* [Work instructions]:
Rewrite the post on mundane science fiction below, starting at "My first snarky" and stopping after "be as well.", with "snarky" changed to "sarcastic".

D.N. Drake of The Courier: The Mundane Science Fiction Ezine responded in my comments to my previous post. I was happy to get any readers at all, and he was quite polite about my unfair dismissal of his just-created journal. He did suggest that I was "confused as to what mundane SF is." He also suggested that Anthony Burgess and Phillip K. Dick were examples of two good mundane sci-fi writers ("not all of their stuff, obviously.")
My first snarky response to the suggestion that I was confused about what mundane is would be to say "and until I actually see an example of it, how couldn't I be?" But Drake's comment was very measured and civil, and I'd like to be as well.
I think that part of what Drake meant, perhaps, was that mundane sci-fi is not just "a list of negations," as I overheatedly put it. The idea behind mundane sci-fi also involves a very strong social consciousness. Mundane sci-fi should at least suggest at ways to live on our planet into the next few centuries if warp drives, nanotech and personality uploads don't bail us out. Regardless of my aesthetic judgements, I couldn't agree more that we need to start thinking about how to live responsibility with the technology we have rather than expect that some future tech will come along and save us. For example, we continue to irresponsibly blow the tops off mountains for coal and drive 17 mpg three-ton behemoths around, assuming it will be okay because nuclear fusion and fuel cell cars are just around the corner. Only problem is, those technologies have been twenty years down the road since the late '50s, and the goalposts keep retreating.
I think the social consciousness issue is why Drake suggested PKD as a possible model for mundane sci-fi. (I don't think it's fair to draft dead authors into your movement, except in the sense of "we want to write like x.") It can't have been primarily about "the rules," so to speak. Clearly Dick's deskside toolchest featured a number of mundane no-nos, including strong AI, alien intelligences, interstellar travel (FTL is never specified, but Palmer Eldritch travels to faraway places too fast for it to be any other way), and flat-out unapologetic psychic-power mumbo-jumbo. A lot of the other mundane taboos, like personality uploads or nanotech, hadn't really been thought up back then, but if they had I'm sure he'd have toyed around with them too. When he wrote a story that contained none of these, it was probably more of a coincidence than a conscious decision. Technical implausibility, a major deal-killer both for mundane sci-fi and in the sci-fi world in general today, just wasn't really that important to Dick (or a lot of other great authors in his time). He was thinking more in the classic spec-fic mode of "what would people act like if we could do x?"

* [Records shown]:
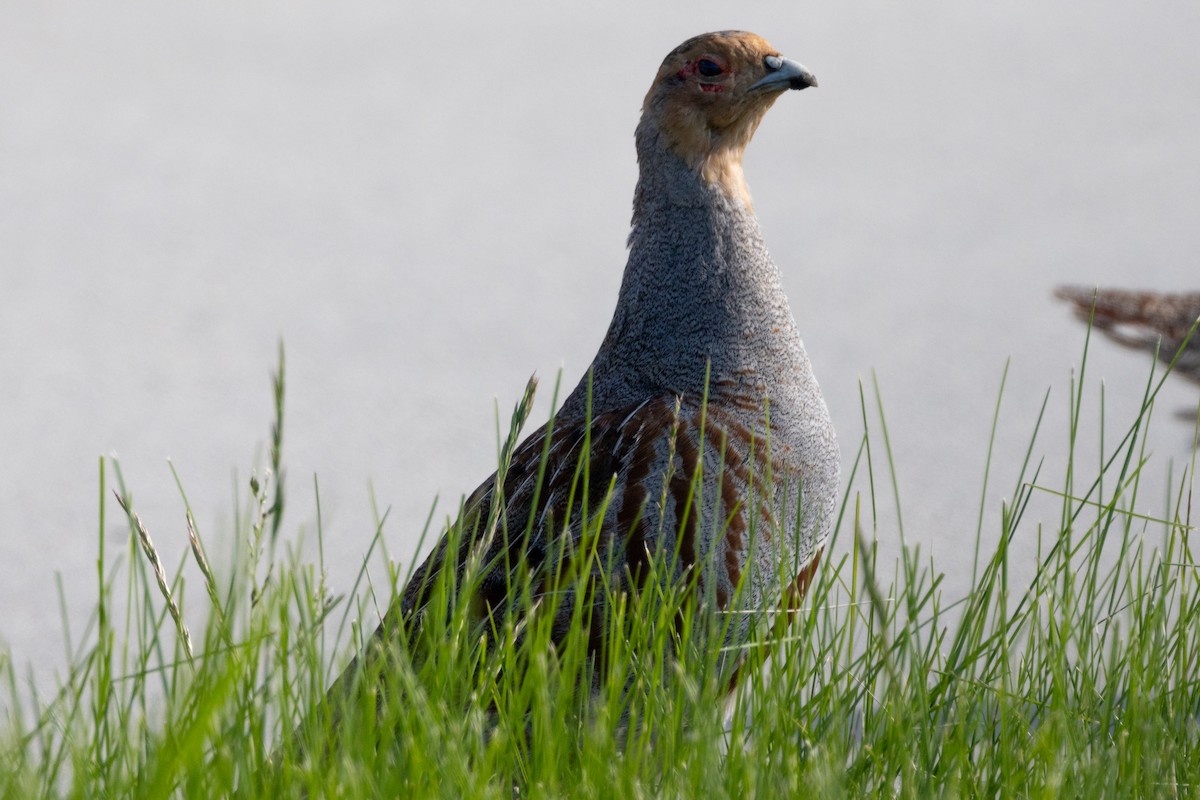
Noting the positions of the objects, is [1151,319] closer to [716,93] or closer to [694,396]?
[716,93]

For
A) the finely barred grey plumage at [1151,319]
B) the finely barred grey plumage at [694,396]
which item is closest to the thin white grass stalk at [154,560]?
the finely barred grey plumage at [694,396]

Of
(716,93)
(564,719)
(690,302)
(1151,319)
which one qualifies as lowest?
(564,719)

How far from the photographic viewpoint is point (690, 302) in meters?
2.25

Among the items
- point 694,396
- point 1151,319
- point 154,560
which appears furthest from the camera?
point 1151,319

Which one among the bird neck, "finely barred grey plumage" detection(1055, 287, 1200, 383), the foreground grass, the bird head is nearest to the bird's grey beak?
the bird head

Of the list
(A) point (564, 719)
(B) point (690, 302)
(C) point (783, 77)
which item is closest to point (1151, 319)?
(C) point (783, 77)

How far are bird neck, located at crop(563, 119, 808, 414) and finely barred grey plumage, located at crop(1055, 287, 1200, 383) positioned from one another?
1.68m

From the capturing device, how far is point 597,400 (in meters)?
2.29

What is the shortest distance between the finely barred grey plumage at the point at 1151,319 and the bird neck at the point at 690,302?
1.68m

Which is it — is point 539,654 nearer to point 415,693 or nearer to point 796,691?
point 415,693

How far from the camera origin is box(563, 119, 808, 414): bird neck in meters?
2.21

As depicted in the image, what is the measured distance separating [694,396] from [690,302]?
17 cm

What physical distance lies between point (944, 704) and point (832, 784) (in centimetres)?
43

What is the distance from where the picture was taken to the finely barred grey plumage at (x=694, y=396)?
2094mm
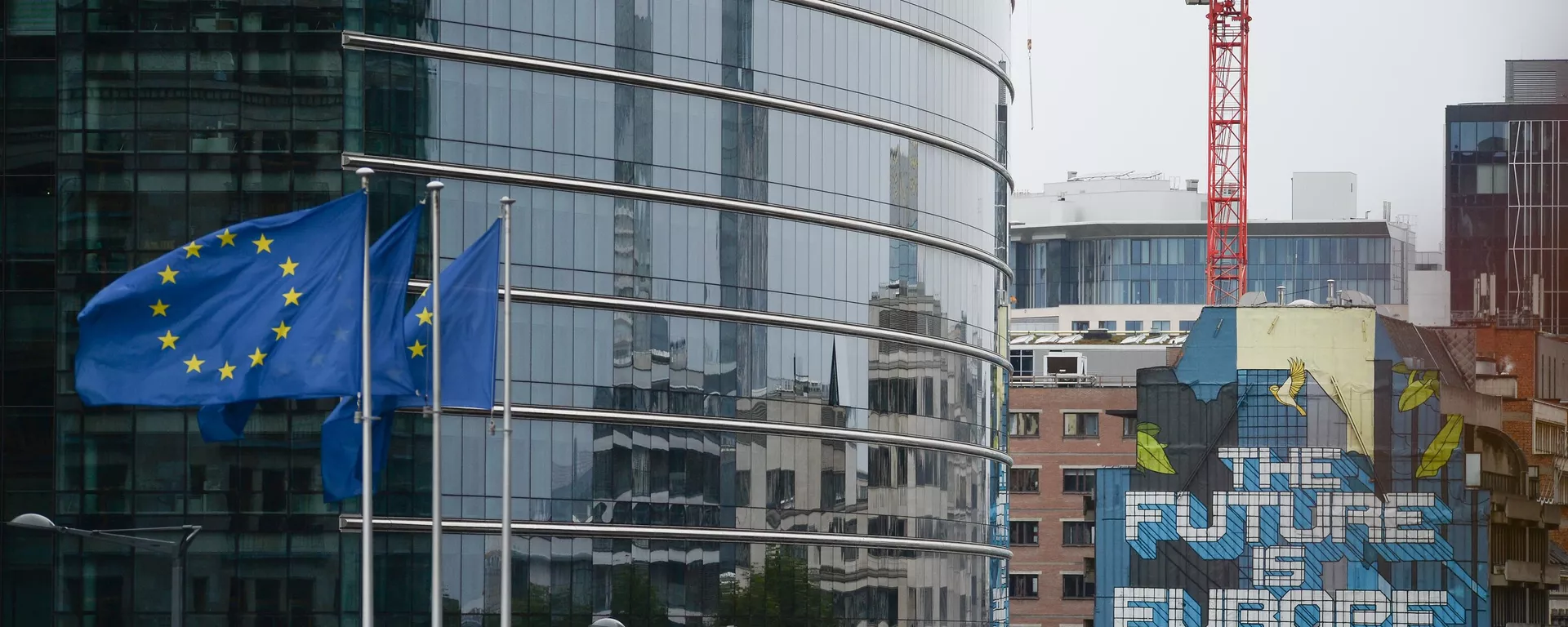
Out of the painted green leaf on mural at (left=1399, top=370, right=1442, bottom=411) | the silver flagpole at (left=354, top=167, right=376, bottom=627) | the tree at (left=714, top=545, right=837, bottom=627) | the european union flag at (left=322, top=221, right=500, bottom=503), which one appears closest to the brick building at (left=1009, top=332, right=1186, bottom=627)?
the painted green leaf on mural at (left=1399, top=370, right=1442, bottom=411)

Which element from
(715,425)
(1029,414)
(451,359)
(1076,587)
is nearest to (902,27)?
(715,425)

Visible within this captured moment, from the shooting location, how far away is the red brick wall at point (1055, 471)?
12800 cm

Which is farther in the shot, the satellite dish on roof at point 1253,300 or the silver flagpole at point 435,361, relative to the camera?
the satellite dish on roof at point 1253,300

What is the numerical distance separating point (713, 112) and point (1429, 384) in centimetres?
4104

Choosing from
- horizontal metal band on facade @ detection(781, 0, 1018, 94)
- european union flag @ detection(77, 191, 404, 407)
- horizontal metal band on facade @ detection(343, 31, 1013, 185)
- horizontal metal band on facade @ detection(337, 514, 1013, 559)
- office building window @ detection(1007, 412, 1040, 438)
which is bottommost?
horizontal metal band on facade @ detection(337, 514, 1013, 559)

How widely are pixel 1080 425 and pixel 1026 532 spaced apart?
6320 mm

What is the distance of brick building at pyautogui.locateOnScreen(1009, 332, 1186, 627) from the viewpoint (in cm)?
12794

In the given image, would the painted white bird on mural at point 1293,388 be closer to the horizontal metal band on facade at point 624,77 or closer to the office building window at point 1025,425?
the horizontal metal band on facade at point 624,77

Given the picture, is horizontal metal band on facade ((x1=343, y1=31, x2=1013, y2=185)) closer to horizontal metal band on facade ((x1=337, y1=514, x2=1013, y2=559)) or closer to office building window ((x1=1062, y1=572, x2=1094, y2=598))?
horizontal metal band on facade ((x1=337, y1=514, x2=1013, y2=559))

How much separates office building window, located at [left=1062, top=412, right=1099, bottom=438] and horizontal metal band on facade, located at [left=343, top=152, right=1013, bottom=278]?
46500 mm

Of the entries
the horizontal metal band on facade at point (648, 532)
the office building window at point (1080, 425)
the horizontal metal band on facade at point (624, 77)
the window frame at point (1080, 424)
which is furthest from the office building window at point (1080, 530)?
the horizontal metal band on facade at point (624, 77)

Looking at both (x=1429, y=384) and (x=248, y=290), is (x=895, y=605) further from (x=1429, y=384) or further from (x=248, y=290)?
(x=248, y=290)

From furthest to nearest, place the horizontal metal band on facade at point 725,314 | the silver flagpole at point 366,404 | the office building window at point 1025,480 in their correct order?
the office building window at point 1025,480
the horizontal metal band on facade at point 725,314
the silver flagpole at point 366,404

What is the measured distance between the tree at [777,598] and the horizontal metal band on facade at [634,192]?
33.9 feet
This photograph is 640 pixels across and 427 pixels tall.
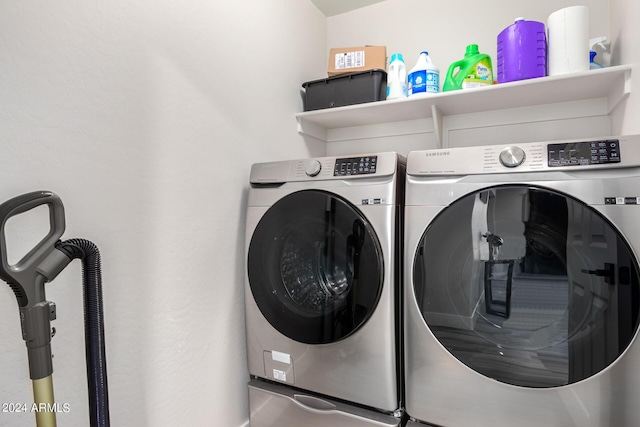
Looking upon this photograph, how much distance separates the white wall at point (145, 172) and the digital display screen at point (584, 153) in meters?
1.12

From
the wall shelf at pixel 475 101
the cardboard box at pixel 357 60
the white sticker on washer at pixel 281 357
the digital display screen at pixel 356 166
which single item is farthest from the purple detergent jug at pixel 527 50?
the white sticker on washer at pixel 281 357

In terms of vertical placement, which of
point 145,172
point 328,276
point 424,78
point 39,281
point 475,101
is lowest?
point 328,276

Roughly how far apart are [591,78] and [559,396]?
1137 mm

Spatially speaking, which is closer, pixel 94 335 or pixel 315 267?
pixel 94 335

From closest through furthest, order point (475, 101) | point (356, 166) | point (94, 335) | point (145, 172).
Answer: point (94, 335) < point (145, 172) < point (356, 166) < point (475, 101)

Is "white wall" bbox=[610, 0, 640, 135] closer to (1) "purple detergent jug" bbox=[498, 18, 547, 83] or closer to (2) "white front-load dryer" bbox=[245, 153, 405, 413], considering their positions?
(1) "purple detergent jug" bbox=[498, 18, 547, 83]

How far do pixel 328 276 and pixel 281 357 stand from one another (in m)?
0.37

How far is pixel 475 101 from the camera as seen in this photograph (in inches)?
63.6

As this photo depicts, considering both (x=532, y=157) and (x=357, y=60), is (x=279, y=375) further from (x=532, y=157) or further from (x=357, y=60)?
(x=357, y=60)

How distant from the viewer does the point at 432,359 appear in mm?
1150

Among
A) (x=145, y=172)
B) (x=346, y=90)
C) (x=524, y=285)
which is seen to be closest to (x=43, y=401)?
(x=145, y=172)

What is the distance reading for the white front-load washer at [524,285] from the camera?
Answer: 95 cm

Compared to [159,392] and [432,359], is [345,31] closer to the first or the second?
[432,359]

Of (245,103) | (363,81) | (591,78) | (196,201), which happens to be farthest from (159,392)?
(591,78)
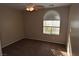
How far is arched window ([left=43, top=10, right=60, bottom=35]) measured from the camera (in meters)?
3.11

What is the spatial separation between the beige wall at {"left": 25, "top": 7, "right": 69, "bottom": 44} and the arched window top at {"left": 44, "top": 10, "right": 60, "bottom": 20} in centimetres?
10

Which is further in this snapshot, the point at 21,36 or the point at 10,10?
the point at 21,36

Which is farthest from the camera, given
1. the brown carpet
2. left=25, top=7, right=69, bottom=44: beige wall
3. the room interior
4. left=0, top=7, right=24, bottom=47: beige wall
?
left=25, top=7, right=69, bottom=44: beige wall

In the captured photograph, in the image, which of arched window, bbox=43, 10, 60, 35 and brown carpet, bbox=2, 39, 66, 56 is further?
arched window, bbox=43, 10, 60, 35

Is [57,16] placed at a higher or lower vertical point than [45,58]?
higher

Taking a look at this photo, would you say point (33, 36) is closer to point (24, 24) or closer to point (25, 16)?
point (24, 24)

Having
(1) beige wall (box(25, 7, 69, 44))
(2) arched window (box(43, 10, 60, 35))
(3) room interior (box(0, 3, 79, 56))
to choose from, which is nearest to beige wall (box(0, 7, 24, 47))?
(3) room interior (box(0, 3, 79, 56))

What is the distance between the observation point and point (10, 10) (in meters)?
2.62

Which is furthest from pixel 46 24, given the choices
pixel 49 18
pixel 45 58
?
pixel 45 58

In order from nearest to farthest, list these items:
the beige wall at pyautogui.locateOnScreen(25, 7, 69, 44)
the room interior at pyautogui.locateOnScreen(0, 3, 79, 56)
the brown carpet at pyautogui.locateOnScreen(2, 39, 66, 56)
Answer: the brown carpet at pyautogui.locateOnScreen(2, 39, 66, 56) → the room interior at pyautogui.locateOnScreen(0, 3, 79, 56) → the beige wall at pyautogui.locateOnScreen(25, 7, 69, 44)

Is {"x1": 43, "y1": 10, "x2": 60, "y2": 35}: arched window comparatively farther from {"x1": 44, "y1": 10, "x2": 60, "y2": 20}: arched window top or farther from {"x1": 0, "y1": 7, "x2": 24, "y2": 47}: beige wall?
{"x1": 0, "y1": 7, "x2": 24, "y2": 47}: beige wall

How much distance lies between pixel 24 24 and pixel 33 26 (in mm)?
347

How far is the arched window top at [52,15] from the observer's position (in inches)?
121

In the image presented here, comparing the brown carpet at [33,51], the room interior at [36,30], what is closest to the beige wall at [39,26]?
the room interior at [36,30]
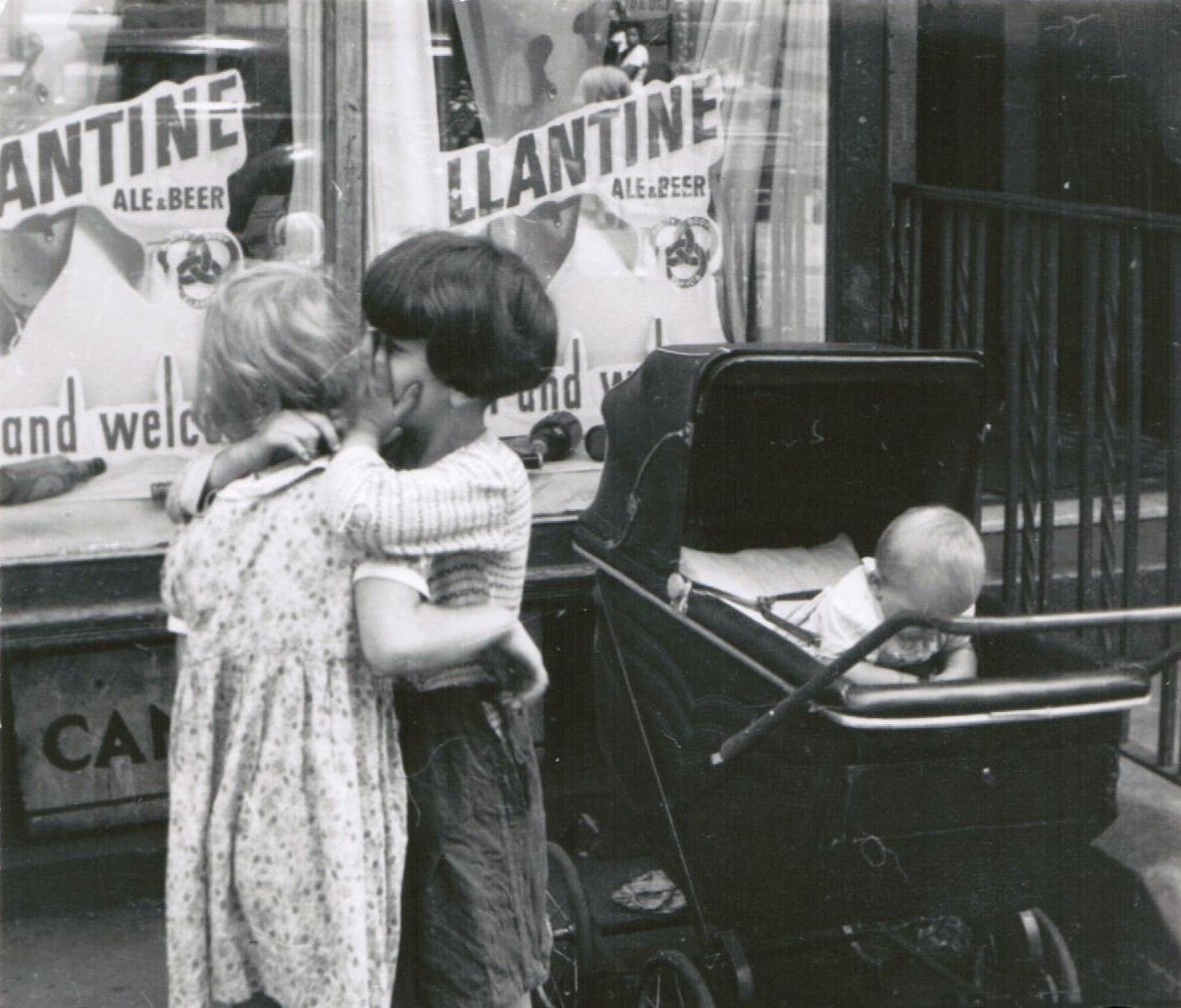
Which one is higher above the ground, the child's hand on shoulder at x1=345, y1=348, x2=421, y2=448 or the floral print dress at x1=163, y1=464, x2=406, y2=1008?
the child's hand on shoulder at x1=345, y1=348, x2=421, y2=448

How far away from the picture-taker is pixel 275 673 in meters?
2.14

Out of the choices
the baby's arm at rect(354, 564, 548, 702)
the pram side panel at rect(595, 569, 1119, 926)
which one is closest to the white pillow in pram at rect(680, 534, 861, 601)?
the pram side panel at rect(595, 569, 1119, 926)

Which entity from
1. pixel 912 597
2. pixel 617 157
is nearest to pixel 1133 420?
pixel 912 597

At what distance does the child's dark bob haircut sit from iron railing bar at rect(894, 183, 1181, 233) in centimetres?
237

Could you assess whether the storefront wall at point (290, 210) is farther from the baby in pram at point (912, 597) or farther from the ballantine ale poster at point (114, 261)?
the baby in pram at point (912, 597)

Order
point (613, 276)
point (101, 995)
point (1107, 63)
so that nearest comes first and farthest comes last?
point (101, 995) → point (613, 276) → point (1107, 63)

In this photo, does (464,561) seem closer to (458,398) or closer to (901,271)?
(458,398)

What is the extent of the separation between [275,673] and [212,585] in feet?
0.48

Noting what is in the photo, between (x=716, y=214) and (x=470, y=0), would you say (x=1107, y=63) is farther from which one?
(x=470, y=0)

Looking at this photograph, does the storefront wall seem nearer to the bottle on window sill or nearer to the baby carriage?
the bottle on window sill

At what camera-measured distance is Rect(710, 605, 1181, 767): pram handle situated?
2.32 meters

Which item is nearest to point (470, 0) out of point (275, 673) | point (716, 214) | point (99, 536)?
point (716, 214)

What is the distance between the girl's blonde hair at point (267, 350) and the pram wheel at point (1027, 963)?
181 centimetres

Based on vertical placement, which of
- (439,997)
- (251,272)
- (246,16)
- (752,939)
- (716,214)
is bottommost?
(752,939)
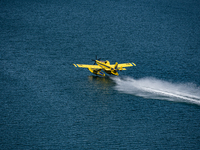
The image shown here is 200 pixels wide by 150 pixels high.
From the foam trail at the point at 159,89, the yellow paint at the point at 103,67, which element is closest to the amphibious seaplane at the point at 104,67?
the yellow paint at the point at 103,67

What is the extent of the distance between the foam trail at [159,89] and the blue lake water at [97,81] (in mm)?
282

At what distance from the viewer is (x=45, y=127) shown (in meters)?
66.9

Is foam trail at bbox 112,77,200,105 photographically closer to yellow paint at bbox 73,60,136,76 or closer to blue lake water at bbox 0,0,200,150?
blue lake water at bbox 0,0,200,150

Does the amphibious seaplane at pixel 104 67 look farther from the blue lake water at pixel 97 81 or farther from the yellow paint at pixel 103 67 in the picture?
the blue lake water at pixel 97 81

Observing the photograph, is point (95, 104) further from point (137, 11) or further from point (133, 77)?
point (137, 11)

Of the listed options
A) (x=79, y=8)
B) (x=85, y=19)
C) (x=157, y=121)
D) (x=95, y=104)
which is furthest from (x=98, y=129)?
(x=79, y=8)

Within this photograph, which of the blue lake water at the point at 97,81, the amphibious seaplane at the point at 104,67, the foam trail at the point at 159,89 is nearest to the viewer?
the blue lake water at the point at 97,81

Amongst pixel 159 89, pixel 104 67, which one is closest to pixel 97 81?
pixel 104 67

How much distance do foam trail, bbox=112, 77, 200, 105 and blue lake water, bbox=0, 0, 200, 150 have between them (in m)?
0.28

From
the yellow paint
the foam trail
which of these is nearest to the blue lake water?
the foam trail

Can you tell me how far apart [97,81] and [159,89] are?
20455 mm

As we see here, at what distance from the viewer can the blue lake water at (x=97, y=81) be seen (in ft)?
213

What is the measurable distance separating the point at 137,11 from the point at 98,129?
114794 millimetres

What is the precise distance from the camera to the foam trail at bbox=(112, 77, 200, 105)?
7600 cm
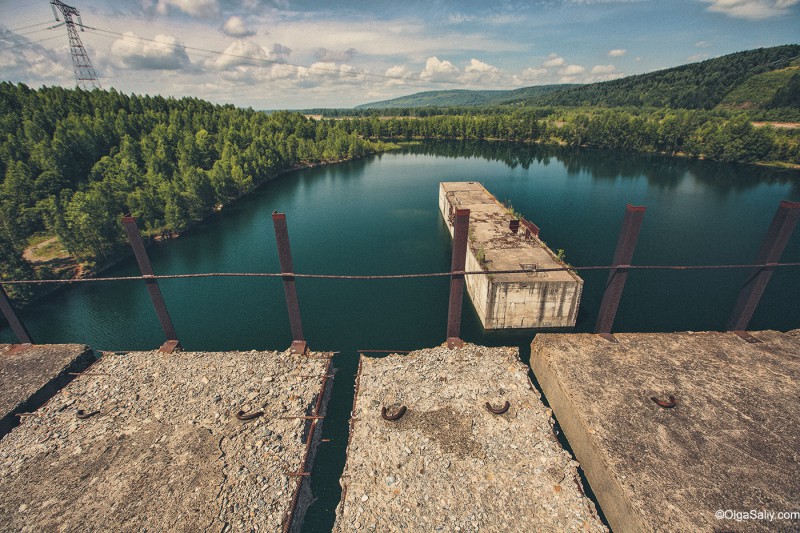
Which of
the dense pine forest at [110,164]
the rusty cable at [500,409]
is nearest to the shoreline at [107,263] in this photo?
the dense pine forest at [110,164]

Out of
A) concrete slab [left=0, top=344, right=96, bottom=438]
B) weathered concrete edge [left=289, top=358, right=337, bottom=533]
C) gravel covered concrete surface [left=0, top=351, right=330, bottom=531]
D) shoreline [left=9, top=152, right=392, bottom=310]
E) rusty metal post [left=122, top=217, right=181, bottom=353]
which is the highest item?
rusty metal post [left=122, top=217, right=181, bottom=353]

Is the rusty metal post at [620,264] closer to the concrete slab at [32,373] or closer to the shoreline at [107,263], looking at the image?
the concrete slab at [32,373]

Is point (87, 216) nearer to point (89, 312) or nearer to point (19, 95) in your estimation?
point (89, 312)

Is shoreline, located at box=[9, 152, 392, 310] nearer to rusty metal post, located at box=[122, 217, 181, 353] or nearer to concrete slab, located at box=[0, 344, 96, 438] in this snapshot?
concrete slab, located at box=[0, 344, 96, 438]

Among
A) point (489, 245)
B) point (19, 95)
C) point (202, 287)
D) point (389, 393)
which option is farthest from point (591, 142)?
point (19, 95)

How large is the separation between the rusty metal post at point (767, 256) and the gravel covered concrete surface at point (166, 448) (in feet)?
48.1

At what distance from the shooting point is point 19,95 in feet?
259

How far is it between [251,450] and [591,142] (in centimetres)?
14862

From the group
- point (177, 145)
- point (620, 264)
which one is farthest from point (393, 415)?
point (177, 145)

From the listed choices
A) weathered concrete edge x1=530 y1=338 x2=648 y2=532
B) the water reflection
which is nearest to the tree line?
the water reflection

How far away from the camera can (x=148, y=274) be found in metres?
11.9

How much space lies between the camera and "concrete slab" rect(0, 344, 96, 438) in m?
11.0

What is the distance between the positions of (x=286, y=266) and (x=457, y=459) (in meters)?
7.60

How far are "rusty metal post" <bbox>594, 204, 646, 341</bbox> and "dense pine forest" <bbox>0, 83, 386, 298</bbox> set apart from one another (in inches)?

* [Answer for the task]:
My first sarcastic response to the suggestion that I was confused about what mundane is would be to say "and until I actually see an example of it, how couldn't I be?" But Drake's comment was very measured and civil, and I'd like to be as well.